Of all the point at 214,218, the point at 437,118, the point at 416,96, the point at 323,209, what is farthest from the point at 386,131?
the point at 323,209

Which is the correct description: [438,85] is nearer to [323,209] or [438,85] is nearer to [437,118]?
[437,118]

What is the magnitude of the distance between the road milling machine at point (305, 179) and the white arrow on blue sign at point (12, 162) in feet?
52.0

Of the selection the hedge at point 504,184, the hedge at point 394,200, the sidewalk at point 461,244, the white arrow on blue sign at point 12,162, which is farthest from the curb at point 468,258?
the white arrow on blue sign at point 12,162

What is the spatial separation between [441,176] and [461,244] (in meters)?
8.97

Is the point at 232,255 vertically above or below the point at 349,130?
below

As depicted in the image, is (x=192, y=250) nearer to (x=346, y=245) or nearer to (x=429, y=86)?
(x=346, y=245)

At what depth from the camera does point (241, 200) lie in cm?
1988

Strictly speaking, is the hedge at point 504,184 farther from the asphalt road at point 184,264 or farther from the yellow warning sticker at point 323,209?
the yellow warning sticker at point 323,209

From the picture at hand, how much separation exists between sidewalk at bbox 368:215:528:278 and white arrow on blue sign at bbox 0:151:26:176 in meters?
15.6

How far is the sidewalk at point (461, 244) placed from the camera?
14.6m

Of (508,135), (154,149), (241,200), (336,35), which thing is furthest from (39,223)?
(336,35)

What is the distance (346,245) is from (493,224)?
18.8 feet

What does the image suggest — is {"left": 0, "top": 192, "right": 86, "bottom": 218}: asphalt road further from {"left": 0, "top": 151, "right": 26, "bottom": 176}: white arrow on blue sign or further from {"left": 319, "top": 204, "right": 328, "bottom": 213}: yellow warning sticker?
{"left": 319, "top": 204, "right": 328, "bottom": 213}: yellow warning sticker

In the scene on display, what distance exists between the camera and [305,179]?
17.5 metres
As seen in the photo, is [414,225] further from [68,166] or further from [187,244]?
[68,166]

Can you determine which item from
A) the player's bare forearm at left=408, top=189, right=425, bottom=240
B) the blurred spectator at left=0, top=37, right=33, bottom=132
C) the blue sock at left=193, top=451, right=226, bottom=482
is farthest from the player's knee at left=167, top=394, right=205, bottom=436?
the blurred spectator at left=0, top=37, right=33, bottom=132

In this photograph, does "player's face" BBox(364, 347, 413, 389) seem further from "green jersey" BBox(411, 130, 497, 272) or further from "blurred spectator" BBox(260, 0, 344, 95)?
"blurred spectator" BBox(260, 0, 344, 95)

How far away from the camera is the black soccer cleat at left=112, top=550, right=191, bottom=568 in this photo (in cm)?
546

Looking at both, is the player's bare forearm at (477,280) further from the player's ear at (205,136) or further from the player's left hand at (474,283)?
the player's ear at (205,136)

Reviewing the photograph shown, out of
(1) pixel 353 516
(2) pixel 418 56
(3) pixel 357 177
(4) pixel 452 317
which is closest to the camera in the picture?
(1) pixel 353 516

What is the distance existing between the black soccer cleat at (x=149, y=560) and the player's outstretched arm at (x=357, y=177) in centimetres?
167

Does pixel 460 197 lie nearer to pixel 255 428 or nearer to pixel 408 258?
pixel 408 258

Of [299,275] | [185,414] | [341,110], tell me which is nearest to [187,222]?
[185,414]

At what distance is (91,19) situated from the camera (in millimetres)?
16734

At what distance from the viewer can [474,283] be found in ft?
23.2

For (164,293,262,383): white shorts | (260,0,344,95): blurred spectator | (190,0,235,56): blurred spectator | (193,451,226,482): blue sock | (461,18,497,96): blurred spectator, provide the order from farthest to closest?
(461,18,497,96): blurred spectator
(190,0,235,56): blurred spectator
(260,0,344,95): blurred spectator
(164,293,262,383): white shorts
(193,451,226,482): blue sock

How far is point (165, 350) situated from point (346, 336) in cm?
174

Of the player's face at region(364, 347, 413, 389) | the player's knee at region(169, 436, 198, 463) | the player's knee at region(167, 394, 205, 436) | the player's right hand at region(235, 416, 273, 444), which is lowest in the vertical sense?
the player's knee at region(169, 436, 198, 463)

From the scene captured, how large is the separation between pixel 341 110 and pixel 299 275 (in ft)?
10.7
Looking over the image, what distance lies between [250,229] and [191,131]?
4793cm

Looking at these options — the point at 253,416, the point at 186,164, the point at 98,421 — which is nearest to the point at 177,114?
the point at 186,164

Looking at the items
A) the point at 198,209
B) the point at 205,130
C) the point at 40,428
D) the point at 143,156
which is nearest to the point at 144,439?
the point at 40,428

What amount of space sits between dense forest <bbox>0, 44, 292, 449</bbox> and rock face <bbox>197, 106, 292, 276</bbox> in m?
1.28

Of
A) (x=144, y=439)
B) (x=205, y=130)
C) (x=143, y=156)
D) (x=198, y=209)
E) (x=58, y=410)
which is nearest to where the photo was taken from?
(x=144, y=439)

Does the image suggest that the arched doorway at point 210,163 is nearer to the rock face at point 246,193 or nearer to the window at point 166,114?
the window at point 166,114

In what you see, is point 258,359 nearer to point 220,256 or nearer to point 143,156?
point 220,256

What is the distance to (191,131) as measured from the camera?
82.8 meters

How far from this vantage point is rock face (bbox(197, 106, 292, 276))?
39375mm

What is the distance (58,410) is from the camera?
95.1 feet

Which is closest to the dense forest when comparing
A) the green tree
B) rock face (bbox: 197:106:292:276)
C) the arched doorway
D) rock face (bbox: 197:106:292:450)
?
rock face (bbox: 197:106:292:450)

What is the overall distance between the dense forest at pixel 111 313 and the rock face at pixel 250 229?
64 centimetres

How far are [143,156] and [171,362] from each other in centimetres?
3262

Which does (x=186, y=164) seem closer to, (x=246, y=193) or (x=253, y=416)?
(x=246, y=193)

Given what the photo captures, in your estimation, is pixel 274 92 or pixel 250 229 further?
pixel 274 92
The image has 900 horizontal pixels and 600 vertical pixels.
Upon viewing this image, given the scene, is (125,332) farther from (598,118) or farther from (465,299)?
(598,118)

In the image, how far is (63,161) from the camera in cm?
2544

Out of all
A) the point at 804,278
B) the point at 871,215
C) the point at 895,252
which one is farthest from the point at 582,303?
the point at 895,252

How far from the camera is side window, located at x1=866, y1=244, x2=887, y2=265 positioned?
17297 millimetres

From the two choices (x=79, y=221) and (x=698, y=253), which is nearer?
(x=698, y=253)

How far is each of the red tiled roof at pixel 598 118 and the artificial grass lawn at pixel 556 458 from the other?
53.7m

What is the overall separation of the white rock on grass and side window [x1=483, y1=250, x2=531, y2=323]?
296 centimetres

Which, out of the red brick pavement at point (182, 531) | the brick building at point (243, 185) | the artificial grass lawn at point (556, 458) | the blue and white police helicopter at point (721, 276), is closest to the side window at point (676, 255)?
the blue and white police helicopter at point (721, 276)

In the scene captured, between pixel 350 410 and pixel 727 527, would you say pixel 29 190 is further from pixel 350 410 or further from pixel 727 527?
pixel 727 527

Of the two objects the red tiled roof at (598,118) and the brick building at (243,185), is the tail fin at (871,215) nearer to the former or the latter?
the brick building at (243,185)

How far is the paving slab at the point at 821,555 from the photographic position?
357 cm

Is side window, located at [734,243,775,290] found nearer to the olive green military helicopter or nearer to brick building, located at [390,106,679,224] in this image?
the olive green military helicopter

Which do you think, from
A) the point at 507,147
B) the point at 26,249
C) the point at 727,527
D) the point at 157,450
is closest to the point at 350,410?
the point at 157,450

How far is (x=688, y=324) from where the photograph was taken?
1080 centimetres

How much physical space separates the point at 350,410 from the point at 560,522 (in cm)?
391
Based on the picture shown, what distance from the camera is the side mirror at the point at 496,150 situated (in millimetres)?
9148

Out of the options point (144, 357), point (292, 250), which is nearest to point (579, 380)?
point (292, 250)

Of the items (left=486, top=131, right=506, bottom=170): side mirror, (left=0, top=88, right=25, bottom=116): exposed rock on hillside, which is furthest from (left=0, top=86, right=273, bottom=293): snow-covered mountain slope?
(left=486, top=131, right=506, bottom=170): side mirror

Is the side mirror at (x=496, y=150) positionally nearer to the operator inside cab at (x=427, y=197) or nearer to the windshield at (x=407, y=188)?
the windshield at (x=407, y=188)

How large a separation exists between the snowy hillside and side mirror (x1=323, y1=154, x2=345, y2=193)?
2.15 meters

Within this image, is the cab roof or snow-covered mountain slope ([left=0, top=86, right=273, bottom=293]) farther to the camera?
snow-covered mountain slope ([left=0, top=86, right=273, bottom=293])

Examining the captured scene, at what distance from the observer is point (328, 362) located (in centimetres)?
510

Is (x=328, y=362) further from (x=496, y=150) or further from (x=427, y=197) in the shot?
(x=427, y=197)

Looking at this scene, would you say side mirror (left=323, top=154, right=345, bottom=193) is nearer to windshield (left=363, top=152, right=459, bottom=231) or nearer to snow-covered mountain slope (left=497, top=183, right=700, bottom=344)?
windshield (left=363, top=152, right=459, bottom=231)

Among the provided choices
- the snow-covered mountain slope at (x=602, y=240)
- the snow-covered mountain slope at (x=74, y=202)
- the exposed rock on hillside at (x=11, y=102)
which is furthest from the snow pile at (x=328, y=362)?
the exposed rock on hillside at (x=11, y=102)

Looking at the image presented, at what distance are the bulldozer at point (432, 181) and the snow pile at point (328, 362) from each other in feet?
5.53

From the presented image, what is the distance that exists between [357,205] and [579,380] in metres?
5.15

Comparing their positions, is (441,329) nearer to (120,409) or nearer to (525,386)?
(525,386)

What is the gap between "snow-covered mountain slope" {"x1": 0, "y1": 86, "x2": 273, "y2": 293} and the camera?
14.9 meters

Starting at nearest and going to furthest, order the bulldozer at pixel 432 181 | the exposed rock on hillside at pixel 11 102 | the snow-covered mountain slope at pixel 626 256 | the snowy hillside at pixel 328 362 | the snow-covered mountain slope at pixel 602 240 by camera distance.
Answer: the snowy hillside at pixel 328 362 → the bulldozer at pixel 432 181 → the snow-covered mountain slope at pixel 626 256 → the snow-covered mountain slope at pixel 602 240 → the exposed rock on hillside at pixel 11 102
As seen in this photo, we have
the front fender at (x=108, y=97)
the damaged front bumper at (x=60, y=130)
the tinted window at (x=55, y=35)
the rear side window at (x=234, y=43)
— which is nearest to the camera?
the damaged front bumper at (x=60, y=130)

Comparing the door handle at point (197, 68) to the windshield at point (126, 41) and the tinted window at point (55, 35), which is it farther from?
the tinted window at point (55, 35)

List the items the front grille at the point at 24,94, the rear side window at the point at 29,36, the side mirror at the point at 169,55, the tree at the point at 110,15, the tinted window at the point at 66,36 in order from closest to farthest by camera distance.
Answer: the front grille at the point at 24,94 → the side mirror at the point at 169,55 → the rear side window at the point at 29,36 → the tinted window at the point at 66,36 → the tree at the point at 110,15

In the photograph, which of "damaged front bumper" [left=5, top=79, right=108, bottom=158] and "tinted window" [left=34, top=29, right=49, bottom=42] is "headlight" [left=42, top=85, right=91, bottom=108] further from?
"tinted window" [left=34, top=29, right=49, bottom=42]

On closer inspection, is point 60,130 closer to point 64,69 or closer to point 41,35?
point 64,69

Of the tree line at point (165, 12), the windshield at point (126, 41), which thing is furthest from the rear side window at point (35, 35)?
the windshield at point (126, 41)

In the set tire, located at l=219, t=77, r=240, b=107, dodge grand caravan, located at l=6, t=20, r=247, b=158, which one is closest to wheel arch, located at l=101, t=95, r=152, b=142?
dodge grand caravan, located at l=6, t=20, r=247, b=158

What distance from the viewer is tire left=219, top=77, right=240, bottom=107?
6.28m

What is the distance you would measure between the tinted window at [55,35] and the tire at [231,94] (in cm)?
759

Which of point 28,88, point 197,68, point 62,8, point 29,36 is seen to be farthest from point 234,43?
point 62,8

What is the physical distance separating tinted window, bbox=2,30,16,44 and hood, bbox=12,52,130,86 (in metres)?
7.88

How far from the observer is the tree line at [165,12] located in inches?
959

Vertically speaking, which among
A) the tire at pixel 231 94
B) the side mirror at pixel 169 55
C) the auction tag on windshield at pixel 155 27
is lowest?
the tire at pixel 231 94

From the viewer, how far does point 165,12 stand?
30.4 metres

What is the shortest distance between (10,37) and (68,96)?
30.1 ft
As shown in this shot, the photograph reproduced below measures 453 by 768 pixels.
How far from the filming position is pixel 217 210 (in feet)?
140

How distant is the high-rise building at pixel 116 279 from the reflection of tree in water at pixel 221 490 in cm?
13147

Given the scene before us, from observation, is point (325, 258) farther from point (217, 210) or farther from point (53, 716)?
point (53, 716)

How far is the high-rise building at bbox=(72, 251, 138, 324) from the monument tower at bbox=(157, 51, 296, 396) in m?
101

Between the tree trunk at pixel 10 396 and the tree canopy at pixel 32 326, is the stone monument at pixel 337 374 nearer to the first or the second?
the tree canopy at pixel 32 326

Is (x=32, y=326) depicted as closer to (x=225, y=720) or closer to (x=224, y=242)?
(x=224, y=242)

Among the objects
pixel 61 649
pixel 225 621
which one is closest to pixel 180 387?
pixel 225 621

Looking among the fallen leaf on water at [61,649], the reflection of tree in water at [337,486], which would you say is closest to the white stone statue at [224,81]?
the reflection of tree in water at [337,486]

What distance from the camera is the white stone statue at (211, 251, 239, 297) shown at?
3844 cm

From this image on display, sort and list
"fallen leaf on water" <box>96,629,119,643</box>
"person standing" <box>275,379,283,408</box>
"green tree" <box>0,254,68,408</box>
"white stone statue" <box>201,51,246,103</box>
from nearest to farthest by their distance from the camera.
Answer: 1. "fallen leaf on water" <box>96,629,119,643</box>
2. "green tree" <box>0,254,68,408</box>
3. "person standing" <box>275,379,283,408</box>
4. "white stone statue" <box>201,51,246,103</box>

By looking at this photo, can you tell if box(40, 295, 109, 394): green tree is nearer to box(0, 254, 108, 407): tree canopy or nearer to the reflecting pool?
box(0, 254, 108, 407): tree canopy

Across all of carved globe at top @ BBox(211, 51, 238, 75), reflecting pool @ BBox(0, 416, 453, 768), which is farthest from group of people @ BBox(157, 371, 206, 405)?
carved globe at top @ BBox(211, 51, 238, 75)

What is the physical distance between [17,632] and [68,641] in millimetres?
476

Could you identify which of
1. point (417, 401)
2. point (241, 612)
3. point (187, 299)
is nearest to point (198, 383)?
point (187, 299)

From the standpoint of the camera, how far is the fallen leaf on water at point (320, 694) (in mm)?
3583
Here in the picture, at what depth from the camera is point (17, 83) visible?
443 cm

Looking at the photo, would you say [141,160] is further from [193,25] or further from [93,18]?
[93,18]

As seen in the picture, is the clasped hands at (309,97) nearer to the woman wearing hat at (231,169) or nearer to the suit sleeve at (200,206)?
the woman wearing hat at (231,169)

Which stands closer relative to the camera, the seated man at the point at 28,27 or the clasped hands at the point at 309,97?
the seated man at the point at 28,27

☆ ☆ ☆ ☆ ☆ ☆ ☆

■ Task instructions
Return the lines of the records verbatim, from the line containing "As seen in the picture, is" through the end of the records, inclusive.

■ Output below
As seen in the picture, is the clasped hands at (309,97) nearer to the woman wearing hat at (231,169) or nearer to the suit sleeve at (200,206)?
the woman wearing hat at (231,169)

Which stands closer relative to the camera, the seated man at the point at 28,27 or the clasped hands at the point at 309,97?
the seated man at the point at 28,27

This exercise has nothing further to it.